Natalie de Souza replies:

Stuart Newman and M.L. Tina Stevens say that human embryos cannot now be safely gene-edited with CRISPR. I agree, as do the authors of the reviewed books. Certainly, developing safe CRISPR gene editing is no trivial matter. A decade may not be long enough to achieve this in embryos even for diseases caused by a mutation in a single gene; this was a speculation. It’s also possible that CRISPR-based technology will face insurmountable problems for embryo editing or somatic cell editing or both. If so, a discussion of the ethics of editing embryos will be moot. But the technology is at a point where the discussion should not be avoided.

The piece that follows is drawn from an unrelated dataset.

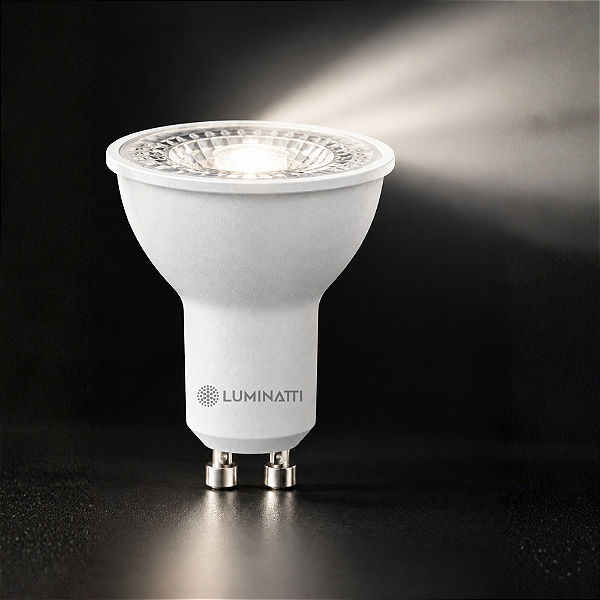 LAMPADA MR16 LED 7W 4000K E27 IRC90 IP20 445 LÚMENS - LUMINATTI - LM3465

Newman and Stevens say that I did not distinguish sufficiently between the dangers of editing embryos versus somatic cells. They observe, correctly, that making a genetic change in an embryo could affect the organism in unpredictable ways. The disagreement here is semantic. I used “safety” to refer to the ability to make a precise change to the genome. I used “predictability” or “unexpected consequences” to describe the type of danger Newman and Stevens are emphasizing. Both of these are minimum conditions for using this technology in humans.

Newman and Stevens make the good point that single-gene diseases may not be that simple to edit predictably. Genetic interactions, which I discussed with respect to multi-gene but not single-gene diseases, can also affect the severity or incidence of the latter, and could indeed make editing single-disease genes more unpredictable. Does this mean there are no situations in which it’s worth taking the risk of reverting a rare disease variant to the more common healthy one? In any event, this further emphasizes my point that the complexity of human genetics and our insufficient understanding mean we should proceed with heritable genome editing with profound caution, if at all.

It’s certainly correct that the primary danger of imprecise or unpredictable CRISPR editing is for the edited person. Perhaps Newman and Stevens mean that there is an ethical aspect to this too, and not only to the potential societal consequences of the technology. As for the concept of the genetic supermarket, I described this as “powerfully unsettling” and as offering “no guarantee that…human well-being would be the only or even the dominant goal.” It’s difficult to understand how Newman and Stevens interpret my position as “unskeptical,” which I manifestly am not.

I would also like to note that since the publication of the review, I’ve become aware that Françoise Baylis, the author of Altered Inheritance, is on the WHO advisory committee for global governance of human genome editing. I regret the omission.